Written task |
Resume the piece comparing the RESTATS and Renewables Map usage figures, writing on from its last sentence rather than from the material after it.

Provided passage |

-*-

Comparison between RESTATS and Renewables Map

With the tender offer for the provision of the Renewable Energy Project Database, they gave out stats about the usage of their system. Well, if you can make head or tail of them, then you are better (wo)man than I am (I’m being PC). If anything it shows a poor approach to the collection and promotion of data.  Not giving a time-frame makes the data all but meaningless.

See DECC / AEA Ricardo’s statistics

RESTATS (then run by AEA Ricardo, now run by Eunomia) quote for “Renewable Energy Maps” is 385 page views.

They do not say whether this is per hour, day, week or month. Elsewhere within an answers to questions, they are using per month figures, so I  guess this is per month, but it might not be.

Renewables Map (www.renewables-map.co.uk) on an average day gets over 1,000 page views, from 300 to 350 visitors,

Over an average month, there are about 7,000 distinct visitors, with 25,000 page views.

(from October 2014 this has increased to 10,000 unique visitors looking at 30,000 pages)

I am excluding Search Engines updating their database, these are real people looking at real data.

-*-

Given material |
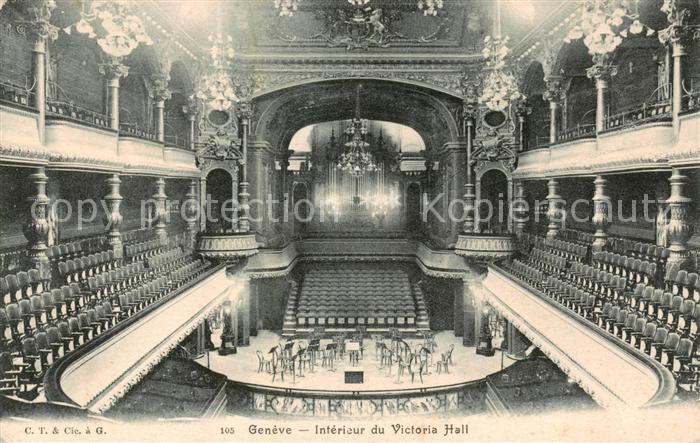 13788790 Geneve GE Interieur du Victoria Hall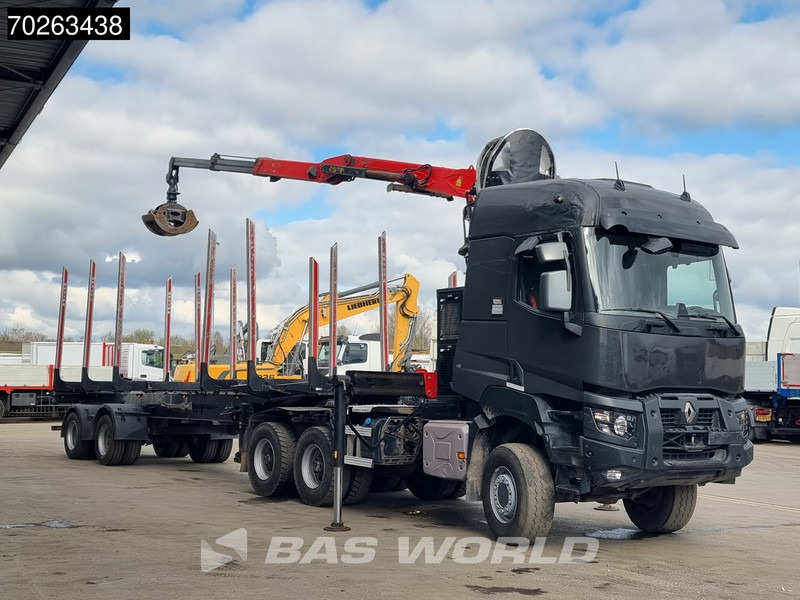 Renault K 520 6X6 Holz Kran Palfinger Q180Z96 6x6 Big-Axle Steelsuspension - Truk logging, Truk derek: gambar 2 Renault K 520 6X6 Holz Kran Palfinger Q180Z96 6x6 Big-Axle Steelsuspension - Truk logging, Truk derek: gambar 2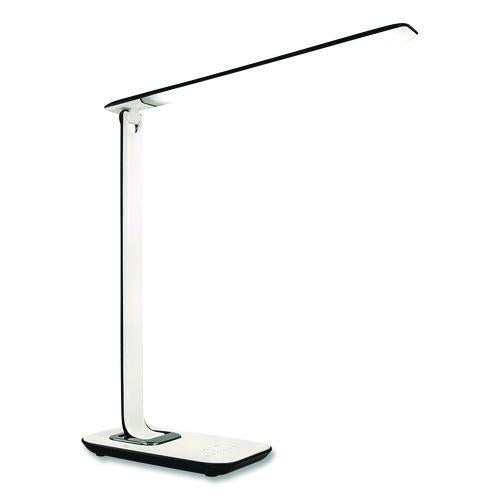 Image of MOUNT-IT! TS-7005 Turcom RelaxaLight Dimmable LED Desk Lamp with USB, Adjustable Neck, 16" to 28.5" High, White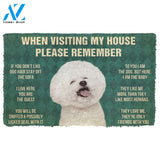 3D Please Remember Bichons Frise House Rule Custom Doormat | Welcome Mat | House Warming Gift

-*-

Written reply |
So, for Map / project enquiries, “Renewables Map” gets between 60 to 70 times more (from October 2014, a good 100 times more) use than the official Government version.

Looking at stats for ALL pages on the RESTATS website, they quote  11,890 page views, which rather reinforces this as a per month value.  (Google Webmasters analysis says that Renewables Map gets visited by 10% of ALL people doing searches for this type of renewable energy information).

Going back to the 11,890 page views – that’s for all parts of DECC’s presentation of information about renewable energy projects. Renewables Map gets over 25,000 page views!

It would be great if Eunomia (who are regular visitors to Renewables map, maybe this is where they get their data??) could give some usable stats on the use of the RESTATS site. I think it will be a bit too depressing to make it public?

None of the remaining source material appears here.